A couple of weeks ago I watched a documentary on PBS about the Beslan school hostage crisis near the border of Chechnya where hundreds of children and parents were killed. I also started reading a book yesterday called Kremlin Rising: Putin's Russia and the End of the Revolution. The book opens with a detailed account by the two authors, who were both at the school during the entire crisis. For those that aren't familiar with it, a group of Muslim terrorists seized an elementary school in Russia near Chechnya and held hundreds of children and parents hostage, demanding that Putin withdraw all troops from Chechnya and allow Chechnya to become a sovereign state. The end result was the death of hundreds of children and their parents and teachers, many of them blown up by terrorist explosives and many others simply gunned down in the ensuing chaos.

Both the documentary and the account in the book are riveting, horrifying, and deeply saddening. The documentary showed video footage taken from inside the gymnasium where hundreds of frightened children were ordered to their knees with their hands over their heads, sitting inches from terrorists in checked headscarves with their feet on dead man switches linked to explosives that they made the children themselves string around the gym. When the children wouldn't calm down and were ordered to, the terrorists shot a father in the head in front of his two boys sitting next to him. The body was left there in the room in the middle of all of the hostages for days as a reminder.

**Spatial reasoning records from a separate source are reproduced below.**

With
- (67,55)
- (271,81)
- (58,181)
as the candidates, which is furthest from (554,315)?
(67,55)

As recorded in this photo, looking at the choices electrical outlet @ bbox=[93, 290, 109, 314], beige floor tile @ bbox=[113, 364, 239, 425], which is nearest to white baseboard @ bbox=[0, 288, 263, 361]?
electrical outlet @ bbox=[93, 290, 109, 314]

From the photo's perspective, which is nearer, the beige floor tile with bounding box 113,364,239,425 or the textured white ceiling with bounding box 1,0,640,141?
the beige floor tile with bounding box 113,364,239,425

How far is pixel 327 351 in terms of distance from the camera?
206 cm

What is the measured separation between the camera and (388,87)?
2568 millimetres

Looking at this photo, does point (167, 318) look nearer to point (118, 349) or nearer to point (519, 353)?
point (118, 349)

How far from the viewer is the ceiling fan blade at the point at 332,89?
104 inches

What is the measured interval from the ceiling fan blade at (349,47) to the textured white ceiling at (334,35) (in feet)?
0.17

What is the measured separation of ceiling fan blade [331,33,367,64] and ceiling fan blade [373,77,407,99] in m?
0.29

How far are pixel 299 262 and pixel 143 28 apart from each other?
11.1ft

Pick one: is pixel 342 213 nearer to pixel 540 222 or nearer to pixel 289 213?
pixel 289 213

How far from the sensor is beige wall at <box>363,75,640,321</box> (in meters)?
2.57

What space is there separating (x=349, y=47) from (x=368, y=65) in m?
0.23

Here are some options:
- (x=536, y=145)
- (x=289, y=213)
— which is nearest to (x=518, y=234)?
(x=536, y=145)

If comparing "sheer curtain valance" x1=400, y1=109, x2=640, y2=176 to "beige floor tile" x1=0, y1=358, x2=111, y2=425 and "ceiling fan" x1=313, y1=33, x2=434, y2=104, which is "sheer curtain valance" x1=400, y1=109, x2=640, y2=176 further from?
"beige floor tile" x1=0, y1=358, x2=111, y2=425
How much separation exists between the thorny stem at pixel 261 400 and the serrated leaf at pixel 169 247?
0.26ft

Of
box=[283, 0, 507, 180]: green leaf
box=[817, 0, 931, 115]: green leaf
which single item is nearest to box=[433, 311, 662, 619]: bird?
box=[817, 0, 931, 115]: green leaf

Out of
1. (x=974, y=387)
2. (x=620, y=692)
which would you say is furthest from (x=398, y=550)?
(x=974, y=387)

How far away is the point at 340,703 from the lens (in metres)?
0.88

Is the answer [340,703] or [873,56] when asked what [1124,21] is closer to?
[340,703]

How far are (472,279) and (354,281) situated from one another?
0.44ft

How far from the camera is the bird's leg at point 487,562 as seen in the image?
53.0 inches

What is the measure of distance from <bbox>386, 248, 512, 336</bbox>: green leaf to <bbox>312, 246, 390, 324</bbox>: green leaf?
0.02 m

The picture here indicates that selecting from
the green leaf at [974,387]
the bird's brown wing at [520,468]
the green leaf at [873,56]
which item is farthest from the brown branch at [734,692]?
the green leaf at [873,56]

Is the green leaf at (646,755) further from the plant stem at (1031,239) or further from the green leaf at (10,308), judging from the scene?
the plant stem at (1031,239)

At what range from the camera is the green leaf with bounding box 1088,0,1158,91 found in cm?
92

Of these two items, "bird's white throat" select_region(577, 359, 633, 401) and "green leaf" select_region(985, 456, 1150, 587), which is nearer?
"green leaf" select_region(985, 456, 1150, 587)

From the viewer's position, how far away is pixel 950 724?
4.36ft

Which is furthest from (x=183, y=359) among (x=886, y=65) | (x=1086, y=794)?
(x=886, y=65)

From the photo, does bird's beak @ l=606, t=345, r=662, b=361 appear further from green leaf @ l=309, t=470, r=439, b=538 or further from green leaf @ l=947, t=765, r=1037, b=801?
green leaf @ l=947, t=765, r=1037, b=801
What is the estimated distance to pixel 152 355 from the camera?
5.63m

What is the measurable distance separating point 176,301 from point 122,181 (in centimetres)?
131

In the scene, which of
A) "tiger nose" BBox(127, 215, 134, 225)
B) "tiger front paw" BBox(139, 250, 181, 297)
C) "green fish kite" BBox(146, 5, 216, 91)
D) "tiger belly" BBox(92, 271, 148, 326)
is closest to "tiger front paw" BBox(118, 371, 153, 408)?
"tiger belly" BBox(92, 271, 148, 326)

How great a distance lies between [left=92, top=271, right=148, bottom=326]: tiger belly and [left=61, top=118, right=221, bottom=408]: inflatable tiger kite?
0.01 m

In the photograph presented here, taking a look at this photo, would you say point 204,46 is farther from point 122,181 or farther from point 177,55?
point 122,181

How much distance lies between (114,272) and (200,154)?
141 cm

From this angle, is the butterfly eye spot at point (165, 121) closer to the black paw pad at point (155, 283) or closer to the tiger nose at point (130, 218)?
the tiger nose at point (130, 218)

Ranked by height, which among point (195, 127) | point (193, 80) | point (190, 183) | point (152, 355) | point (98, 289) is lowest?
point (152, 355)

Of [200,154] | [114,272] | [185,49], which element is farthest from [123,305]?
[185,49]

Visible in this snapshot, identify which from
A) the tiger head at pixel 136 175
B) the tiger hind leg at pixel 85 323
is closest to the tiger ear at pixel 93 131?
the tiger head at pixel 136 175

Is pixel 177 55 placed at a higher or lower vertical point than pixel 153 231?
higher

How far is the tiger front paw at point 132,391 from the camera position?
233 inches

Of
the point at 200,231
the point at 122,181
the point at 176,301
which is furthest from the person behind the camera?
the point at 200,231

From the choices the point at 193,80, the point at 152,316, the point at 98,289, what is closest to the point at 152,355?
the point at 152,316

One particular account in the book is what prompted me to write this:

After several days in the standoff -- by this point the children had stripped to their underwear because of the heat, several had died in their parents' arms from heart attacks because the terrorists had stopped giving them water, and many were drinking their own urine in order to stay alive -- something had detonated somewhere in the school. Chaos broke out and the shooting began on both sides, between the terrorists, the Russian special forces, and the armed civilians of Beslan whose children were inside. The terrorists were screaming into their phone to their contacts in the Russian government that they had not detonated anything on purpose; no one could hear them. The situation was completely out of control. Hostages took advantage of the chaos and began to flee out of the gym windows; some of them were gunned down in the crossfire between the terrorists and the Russian forces and civilians.

Inside the gym, a father was grabbing children and nearly throwing them out of the window to apparent safety. Some of the terrorists were mere feet from him, some trying to regain control of the situation, some trying to save their own lives or just escape being captured.

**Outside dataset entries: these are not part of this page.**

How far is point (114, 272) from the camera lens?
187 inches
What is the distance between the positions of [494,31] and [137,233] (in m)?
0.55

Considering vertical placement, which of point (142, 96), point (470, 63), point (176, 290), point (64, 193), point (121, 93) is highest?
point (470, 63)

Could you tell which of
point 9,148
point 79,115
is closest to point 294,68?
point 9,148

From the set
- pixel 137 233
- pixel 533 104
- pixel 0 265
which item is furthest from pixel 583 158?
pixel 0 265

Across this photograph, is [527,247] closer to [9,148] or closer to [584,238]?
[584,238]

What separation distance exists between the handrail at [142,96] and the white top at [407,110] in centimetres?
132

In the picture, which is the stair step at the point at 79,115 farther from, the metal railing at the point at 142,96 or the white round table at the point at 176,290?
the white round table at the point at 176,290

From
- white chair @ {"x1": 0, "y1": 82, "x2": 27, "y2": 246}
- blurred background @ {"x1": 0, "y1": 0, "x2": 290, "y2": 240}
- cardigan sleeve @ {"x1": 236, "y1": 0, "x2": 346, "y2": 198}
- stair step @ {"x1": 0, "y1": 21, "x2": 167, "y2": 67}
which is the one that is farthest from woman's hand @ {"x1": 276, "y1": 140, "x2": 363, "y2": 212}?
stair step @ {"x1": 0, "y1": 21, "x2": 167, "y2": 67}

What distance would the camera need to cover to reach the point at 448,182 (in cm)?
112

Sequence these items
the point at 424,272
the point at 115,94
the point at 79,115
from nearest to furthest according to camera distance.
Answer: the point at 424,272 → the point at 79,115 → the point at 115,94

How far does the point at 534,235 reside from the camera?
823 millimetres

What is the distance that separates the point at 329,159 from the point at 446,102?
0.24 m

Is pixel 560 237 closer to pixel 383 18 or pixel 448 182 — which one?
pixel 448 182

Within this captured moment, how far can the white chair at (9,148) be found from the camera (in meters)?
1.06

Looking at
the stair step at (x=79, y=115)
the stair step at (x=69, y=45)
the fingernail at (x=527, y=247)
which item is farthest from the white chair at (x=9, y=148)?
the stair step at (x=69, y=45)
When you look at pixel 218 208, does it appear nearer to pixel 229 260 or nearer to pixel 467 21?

At one point, Tsagolov, the man helping children out of the window, grabbed a ten year old boy in his dirty underwear and helped him to the window ledge. The boy stood up to jump. Tsagolov turned and saw the ringleader of the hostage takers turn, aim his rifle, and shoot the child. The bullets pierced the boy's heart and blood spurted out of his chest. He fell to the ground, dead.

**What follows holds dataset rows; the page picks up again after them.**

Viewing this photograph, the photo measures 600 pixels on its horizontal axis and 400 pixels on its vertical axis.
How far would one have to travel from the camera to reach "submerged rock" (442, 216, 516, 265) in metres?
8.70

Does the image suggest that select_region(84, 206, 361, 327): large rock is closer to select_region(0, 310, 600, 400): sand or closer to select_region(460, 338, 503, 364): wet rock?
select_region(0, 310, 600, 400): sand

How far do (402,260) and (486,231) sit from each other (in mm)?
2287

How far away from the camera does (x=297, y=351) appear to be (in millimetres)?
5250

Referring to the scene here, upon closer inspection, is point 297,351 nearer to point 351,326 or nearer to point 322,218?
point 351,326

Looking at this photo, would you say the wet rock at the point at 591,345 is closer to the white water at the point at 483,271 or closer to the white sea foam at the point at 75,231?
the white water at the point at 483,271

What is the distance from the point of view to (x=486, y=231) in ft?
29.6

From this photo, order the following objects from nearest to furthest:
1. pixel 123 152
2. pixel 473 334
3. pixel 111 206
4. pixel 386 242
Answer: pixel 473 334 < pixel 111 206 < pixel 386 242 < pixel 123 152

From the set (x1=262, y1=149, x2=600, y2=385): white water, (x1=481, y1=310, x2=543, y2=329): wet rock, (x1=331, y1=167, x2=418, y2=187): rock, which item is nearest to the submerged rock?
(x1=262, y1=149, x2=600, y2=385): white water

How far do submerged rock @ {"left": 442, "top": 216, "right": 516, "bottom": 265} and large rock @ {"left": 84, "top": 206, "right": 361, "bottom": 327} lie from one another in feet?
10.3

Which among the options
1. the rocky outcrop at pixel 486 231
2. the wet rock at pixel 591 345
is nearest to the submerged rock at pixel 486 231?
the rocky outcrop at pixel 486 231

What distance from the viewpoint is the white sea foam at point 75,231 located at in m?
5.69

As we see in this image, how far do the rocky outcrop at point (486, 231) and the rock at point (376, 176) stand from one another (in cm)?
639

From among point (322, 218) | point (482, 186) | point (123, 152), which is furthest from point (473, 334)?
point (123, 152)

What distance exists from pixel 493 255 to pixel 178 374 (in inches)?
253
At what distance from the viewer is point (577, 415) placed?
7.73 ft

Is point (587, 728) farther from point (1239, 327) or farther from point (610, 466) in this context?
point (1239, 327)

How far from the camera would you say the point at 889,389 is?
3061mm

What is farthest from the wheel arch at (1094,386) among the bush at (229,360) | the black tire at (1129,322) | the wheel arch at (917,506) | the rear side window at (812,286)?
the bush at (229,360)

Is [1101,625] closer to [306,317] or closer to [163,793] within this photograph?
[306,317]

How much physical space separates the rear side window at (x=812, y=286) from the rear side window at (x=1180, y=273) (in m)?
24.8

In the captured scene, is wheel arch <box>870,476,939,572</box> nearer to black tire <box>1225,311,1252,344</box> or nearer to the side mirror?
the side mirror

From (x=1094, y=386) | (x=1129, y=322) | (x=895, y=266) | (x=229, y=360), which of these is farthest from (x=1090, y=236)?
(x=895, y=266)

Here is what I want to know: how does one begin a task from a place of apparent high morality -- in this case, ending the war in Chechnya and stopping the apparent Russian slaughter of hundreds of Chechen men, women, and children -- and end in a place where, after you've lost all of your bargaining chips, after you've lost any control over a situation and likely realize that the only thing left for you to do is to try and save your hide and flee to safety, you can deliberately take aim at a child who is no longer of any use to you and kill them?

In a hypothetical world with no emotional attachments and the non-existent ability to look at everything in a detached and clinical manner, you can almost see why a group like this would take civilian children and parents hostage for use as bargaining chips -- a few of the hostage takers were women strapped with explosives, women whose husbands and children had been killed in the war and had absolutely nothing to lose and no hope to keep them from killing themselves to stop what they felt was an unjust war. It's even nearly understandable in such a frame of reference that they might even go so far as to actually blow up the hostages in order to make a grand point and say, "we are prepared to make good on our threat to show you how serious we are."

It's entirely another thing to imagine someone killing a fleeing child after the situation has gone out of control and after they've more than obviously lost the use of live children as bargaining chips and likely recognize that dead children are certainly not going to be useful as bargaining chips either.

These people aren't insane, at least not in the way a serial killer or anyone who would kill for pleasure is insane. They have a cause; they are people who were so profoundly affected by what happened to their own family that they're willing to kill themselves for what they perceive is a greater good. There is some shred of humanity in that even if we don't want to recognize it. So how do they lose that humanity enough to simply kill a frightened, fleeing child in cold blood? What's more, how are we supposed to understand the anger, frustration, and pain that drives a man to the extreme measures he goes to for his cause when he can, when his own life is in danger, lift his rifle, take aim, and murder that child who's simply running for his life?

I'm frustrated, I'm sad, and I don't understand why this happens.